Rejet Cour de cassation — Troisième chambre civile

Textes visés

  • Article 1014 du code de procédure civile.

Texte intégral

CIV.3

MY1

COUR DE CASSATION ______________________

Audience publique du 11 avril 2019

Rejet non spécialement motivé

M. CHAUVIN, président

Décision n° 10132 F

Pourvoi n° N 18-13.584

R É P U B L I Q U E F R A N Ç A I S E

_________________________

AU NOM DU PEUPLE FRANÇAIS _________________________

LA COUR DE CASSATION, TROISIÈME CHAMBRE CIVILE, a rendu la décision suivante :

Vu le pourvoi formé par M. X... V..., domicilié [...] ,

contre l'arrêt rendu le 10 novembre 2017 par la cour d'appel de Paris (pôle 4, chambre 1), dans le litige l'opposant :

1°/ à Mme M... V...-K..., épouse A... K..., domiciliée [...] ,

2°/ à Mme I... V...-U..., épouse J..., domiciliée [...]

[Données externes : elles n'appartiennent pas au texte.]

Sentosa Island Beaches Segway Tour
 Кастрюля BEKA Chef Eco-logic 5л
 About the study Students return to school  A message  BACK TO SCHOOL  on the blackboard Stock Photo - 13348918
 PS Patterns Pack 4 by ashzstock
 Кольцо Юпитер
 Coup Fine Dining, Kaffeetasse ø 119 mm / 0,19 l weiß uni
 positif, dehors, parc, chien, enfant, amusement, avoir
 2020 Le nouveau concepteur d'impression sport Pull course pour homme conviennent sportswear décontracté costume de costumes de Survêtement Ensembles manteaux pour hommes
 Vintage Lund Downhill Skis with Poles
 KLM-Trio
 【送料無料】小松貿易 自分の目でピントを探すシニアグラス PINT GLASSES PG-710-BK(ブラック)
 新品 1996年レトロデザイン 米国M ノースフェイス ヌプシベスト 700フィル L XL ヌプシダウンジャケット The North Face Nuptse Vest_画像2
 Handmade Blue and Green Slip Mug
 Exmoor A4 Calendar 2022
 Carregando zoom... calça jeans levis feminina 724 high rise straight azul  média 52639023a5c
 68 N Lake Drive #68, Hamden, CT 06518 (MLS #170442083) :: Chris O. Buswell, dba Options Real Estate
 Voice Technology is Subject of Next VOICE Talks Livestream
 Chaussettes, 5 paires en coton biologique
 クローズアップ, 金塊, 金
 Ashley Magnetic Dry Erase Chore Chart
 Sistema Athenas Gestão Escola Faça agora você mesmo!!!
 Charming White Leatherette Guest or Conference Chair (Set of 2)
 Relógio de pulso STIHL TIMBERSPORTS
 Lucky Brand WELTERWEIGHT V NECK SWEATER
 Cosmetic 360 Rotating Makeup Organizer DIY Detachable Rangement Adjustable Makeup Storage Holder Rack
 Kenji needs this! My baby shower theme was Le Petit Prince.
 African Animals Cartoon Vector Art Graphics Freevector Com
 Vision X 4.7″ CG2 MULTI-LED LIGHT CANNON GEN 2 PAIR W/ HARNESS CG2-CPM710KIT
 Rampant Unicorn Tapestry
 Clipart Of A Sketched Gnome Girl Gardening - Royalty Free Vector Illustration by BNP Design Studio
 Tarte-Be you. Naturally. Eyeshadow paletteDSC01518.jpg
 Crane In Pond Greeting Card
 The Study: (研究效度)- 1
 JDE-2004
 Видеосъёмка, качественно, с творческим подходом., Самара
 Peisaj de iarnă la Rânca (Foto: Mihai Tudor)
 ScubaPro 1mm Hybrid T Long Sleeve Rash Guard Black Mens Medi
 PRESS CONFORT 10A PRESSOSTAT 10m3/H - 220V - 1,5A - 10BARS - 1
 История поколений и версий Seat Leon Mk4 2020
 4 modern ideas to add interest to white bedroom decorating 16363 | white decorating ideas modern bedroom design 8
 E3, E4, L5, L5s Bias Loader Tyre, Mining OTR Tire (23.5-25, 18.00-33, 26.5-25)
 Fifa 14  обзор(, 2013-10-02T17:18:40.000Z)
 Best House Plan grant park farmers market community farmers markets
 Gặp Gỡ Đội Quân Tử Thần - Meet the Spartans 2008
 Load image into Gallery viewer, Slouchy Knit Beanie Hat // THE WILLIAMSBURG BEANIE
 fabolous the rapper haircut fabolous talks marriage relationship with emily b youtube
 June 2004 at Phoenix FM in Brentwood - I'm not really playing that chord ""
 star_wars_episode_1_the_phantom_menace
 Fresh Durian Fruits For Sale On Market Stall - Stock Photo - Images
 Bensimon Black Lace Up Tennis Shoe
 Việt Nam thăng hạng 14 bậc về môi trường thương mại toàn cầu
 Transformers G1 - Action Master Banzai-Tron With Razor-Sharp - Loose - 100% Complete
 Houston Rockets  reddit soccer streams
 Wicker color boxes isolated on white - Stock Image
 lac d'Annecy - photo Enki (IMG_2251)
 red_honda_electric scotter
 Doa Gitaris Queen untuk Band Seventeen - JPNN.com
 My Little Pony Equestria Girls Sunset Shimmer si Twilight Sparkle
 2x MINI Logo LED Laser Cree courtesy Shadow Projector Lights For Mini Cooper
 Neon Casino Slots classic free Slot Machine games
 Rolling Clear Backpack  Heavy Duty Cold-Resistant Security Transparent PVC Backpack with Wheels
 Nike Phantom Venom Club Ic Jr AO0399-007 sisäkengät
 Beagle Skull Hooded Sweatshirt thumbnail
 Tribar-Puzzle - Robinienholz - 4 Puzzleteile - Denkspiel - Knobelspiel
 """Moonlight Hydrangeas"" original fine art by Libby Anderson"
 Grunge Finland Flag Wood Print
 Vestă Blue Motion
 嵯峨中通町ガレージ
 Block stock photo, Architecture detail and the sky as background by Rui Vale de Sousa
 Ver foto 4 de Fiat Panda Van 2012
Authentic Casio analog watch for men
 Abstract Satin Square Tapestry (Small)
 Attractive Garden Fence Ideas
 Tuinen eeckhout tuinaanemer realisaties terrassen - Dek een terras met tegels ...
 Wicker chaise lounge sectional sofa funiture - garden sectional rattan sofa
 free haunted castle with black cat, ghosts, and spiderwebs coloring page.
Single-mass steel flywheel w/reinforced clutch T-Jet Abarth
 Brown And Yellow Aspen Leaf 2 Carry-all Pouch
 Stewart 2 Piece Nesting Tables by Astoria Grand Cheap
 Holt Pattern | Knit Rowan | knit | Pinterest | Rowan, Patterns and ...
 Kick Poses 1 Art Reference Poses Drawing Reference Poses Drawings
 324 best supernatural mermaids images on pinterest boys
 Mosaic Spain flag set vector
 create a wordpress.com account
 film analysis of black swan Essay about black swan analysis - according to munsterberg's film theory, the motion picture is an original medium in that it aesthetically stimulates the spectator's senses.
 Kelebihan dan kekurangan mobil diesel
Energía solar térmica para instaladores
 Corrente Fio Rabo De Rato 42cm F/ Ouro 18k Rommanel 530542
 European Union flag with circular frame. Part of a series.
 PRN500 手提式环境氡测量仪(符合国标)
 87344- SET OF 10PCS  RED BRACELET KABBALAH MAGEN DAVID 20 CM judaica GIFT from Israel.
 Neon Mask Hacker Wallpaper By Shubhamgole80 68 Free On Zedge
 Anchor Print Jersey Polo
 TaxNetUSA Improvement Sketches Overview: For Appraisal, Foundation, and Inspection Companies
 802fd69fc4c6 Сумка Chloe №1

3°/ à Mme B... V..., épouse P... W..., domiciliée [...] ,

4°/ à Mme T... V...-O... Y..., épouse D... E... N... F...,

5°/ à Mme Q... V...,

6°/ à M. C... V...,

domiciliés tous trois [...],

7°/ à Mme G... V... Z..., domiciliée [...] ,

défendeurs à la cassation ;

Vu la communication faite au procureur général ;

LA COUR, en l'audience publique du 12 mars 2019, où étaient présents : M. Chauvin, président, M. Jessel, conseiller rapporteur, M. Echappé, conseiller doyen, Mme Berdeaux, greffier de chambre ;

Vu les observations écrites de la SCP Richard, avocat de M. V..., de la SCP Lesourd, avocat de Mme M... V...-K..., de Mme I... V...-U..., de Mme B... V..., de Mme T... V...-O... Y..., de Mme Q... V..., et de Mme G... V... Z... ;

Sur le rapport de M. Jessel, conseiller, et après en avoir délibéré conformément à la loi ;

Vu l'article 1014 du code de procédure civile ;

Attendu que le moyen de cassation annexé, qui est invoqué à l'encontre de la décision attaquée, n'est manifestement pas de nature à entraîner la cassation ;

Qu'il n'y a donc pas lieu de statuer par une décision spécialement motivée ;

REJETTE le pourvoi ;

Condamne M. X... V... aux dépens ;

Vu l'article 700 du code de procédure civile, rejette la demande M. X... V... ; le condamne à payer la somme globale de 3 000 euros à Mme M... V...-K..., Mme I... V...-U..., Mme B... V..., Mme T... V...-O... Y..., Mme Q... V..., et Mme G... V... Z... ;

Ainsi décidé par la Cour de cassation, troisième chambre civile, et prononcé par le président en son audience publique du onze avril deux mille dix-neuf. MOYEN ANNEXE à la présente décision

Moyen produit par la SCP Richard, avocat aux Conseils, pour M. X... V....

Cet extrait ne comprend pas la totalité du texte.